---- SUPPLIED PASSAGE

With the taxes done and filed this week, we have naturally been talking about finances and inevitably about retirement and what we should be doing about it. As you know those who joined the military after 2006 need to decide about opting into the new retirement plan with 5% matching TSP along with 20% cut of pension. Those new baby LTs are really confounded on what to do, so like a good junior officer I went to the senior officers and asked what they would do. Keep in mind these old timers have no skin in the game and are on there way to their traditional retirement of 50%+ base pay of their last highest 36 months of base pay. So I asked a retired O6 Captain that did 30 years making 75% of base in pension, and an O5 on active duty who has done 15 years. They both brought a very interesting perspectives that company grade officers never look at.
I am writing this from the perspective of a staff corps officer assuming you come in as a O-3 and promote which is a good possibility as a staff corps officer. I am not a math major or any type of financial planner, but I write these articles to start the conversation among the Staff Corps officers that will have to make these real decisions in 2017 on how they want to retire with the new plan or the old retirement plan. They also need to decide on getting out or retirement after 20 to 30 years. So consider this an addendum to the previous post here and here.
First off I was wrong in previous articles of a 1% plus a 5% to make a total of 6% match. However one article here says 6% and here says 5% max, a lot of the blogs are confused as well like this one here says 5%. I went ahead and recalculated everything in my 30 year Blended vs Trad Spreadsheet this shows 1% match up till year 5 where the 5% kicks in. The advice of the O6 is that my 20 year retirement plan does not take into account about the fact many stay into their 25 year mark, and 30 years for himself. I did not account for the 2.5% bump per year after 20. I also never considered that at 50 years old it may be nice to stay in for the sweet O6 pay which is a very competitive with private practice at this point. Why I never thought of this I do not know, so assuming retirement after 25 years or 30 we are looking at this pay chart:
|Year to retire||
(50% to 75% base)
(40% to 60% base)
Keep in mind the retirement is based on last 36 month base pay and then additionally 2.5% of base for each year served. so 20 years is 50% and 21 years is 52.5% hitting 75% at 30 years!

--------

» DIRECTIONS FOR THIS TASK
Reproduce the part of the military retirement post starting at "Keep in mind the retirement" and ending at "at 30 years!". Nothing in the listing matters for this work.

---- EXTRACTED INFORMATION

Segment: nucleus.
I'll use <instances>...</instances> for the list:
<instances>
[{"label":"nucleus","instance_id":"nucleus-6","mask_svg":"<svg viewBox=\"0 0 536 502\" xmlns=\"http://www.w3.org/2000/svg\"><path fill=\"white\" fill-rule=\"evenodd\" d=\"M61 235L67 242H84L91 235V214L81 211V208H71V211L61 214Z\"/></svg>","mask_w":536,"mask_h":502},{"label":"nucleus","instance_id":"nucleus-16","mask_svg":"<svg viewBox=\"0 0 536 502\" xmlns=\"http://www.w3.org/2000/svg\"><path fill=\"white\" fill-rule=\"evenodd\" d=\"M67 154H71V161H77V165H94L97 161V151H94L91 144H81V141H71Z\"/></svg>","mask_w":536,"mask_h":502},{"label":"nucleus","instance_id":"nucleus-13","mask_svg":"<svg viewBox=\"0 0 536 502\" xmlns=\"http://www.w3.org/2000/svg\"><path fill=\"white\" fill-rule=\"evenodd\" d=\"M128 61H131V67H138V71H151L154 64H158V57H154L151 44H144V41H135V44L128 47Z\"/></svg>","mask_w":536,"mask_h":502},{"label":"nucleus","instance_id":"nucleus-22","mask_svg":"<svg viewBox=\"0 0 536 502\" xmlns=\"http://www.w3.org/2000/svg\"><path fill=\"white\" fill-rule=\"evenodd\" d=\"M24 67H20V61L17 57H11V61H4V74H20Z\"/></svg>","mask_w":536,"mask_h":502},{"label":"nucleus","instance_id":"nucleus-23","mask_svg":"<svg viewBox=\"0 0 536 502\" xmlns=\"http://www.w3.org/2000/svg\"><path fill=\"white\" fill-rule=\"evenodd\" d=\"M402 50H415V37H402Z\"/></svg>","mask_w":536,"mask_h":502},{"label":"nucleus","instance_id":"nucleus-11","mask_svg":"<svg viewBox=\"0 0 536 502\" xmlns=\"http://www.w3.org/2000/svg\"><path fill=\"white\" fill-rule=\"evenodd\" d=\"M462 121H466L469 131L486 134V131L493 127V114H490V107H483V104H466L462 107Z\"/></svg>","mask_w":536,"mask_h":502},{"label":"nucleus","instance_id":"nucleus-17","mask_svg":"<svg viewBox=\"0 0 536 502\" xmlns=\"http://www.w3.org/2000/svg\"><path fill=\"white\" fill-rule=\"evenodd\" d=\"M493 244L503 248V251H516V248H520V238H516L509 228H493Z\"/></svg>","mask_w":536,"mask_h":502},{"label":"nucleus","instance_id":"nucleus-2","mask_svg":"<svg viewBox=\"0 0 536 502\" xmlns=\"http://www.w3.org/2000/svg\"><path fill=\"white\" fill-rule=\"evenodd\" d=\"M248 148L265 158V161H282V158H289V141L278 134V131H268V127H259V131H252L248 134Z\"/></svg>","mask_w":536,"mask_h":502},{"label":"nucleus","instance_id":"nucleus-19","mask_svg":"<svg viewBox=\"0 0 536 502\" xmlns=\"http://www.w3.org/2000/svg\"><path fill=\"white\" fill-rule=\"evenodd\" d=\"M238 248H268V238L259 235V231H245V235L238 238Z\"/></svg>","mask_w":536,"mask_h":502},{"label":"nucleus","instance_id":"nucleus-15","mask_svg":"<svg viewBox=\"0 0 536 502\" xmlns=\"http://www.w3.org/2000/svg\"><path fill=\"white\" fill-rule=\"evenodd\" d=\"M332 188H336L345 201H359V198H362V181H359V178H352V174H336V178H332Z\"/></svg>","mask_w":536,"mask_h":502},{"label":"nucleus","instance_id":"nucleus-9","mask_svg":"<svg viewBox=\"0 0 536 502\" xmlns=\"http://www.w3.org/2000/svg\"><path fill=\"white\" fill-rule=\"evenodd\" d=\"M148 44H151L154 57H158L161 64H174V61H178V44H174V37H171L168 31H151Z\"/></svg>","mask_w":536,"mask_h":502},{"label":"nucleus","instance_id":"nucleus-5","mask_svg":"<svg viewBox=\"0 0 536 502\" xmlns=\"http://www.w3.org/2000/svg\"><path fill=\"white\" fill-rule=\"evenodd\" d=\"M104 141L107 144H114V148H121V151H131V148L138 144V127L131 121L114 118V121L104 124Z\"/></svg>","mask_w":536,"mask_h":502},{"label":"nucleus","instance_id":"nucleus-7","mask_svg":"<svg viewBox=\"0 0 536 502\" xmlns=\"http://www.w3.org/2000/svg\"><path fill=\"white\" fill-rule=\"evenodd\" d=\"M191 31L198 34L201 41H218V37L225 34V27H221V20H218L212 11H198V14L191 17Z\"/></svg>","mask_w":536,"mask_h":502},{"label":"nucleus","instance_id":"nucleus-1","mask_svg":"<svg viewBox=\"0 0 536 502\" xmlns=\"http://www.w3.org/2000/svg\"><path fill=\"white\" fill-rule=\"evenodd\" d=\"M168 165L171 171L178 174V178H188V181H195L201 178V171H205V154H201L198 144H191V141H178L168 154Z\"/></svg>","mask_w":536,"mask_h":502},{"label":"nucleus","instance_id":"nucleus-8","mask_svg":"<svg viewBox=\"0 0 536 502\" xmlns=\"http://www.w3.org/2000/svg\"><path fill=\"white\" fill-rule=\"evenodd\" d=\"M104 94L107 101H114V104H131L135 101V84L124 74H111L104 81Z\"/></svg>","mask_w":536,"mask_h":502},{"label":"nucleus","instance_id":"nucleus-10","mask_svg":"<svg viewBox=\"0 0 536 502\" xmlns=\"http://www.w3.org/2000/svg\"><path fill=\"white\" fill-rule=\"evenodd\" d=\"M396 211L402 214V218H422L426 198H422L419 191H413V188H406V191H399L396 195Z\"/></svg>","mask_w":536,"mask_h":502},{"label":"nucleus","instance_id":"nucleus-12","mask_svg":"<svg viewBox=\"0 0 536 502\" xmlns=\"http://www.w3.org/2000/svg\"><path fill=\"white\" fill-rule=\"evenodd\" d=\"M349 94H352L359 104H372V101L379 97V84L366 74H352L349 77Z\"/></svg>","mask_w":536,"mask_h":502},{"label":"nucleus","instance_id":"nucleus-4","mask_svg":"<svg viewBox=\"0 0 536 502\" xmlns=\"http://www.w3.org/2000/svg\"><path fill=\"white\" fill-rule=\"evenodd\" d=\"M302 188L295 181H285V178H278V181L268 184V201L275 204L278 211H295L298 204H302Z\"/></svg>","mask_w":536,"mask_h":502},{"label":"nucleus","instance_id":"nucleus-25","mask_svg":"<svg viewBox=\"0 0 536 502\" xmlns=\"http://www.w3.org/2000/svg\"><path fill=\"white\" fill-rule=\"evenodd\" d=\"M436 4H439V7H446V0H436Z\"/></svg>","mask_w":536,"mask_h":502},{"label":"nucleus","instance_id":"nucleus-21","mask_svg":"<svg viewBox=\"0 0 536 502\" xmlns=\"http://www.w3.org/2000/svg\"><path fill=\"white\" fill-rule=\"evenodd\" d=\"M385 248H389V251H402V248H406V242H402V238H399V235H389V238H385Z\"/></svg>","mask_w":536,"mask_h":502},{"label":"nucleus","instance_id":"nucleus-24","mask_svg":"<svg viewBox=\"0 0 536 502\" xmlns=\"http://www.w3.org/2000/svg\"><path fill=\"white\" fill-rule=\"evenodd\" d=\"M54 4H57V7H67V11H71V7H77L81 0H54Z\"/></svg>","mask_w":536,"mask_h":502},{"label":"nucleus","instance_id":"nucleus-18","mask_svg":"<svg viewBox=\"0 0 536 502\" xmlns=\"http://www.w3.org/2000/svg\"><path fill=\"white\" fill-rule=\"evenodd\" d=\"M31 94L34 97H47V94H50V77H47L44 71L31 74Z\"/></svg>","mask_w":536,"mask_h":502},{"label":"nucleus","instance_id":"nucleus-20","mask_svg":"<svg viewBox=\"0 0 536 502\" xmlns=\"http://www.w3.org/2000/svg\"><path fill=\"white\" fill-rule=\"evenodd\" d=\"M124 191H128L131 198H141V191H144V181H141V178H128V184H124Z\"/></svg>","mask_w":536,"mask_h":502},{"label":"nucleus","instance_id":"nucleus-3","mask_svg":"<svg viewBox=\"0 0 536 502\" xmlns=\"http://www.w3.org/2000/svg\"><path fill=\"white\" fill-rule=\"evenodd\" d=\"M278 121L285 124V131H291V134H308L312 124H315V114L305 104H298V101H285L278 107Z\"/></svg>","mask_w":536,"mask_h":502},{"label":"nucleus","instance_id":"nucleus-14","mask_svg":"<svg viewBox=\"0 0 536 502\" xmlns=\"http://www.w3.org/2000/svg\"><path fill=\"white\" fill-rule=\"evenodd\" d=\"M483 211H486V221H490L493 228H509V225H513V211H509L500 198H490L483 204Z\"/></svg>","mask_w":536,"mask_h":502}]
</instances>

--------

» OUTPUT OF THE EXERCISE
Keep in mind the retirement is based on last 36 month base pay and then additionally 2.5% of base for each year served. so 20 years is 50% and 21 years is 52.5% hitting 75% at 30 years!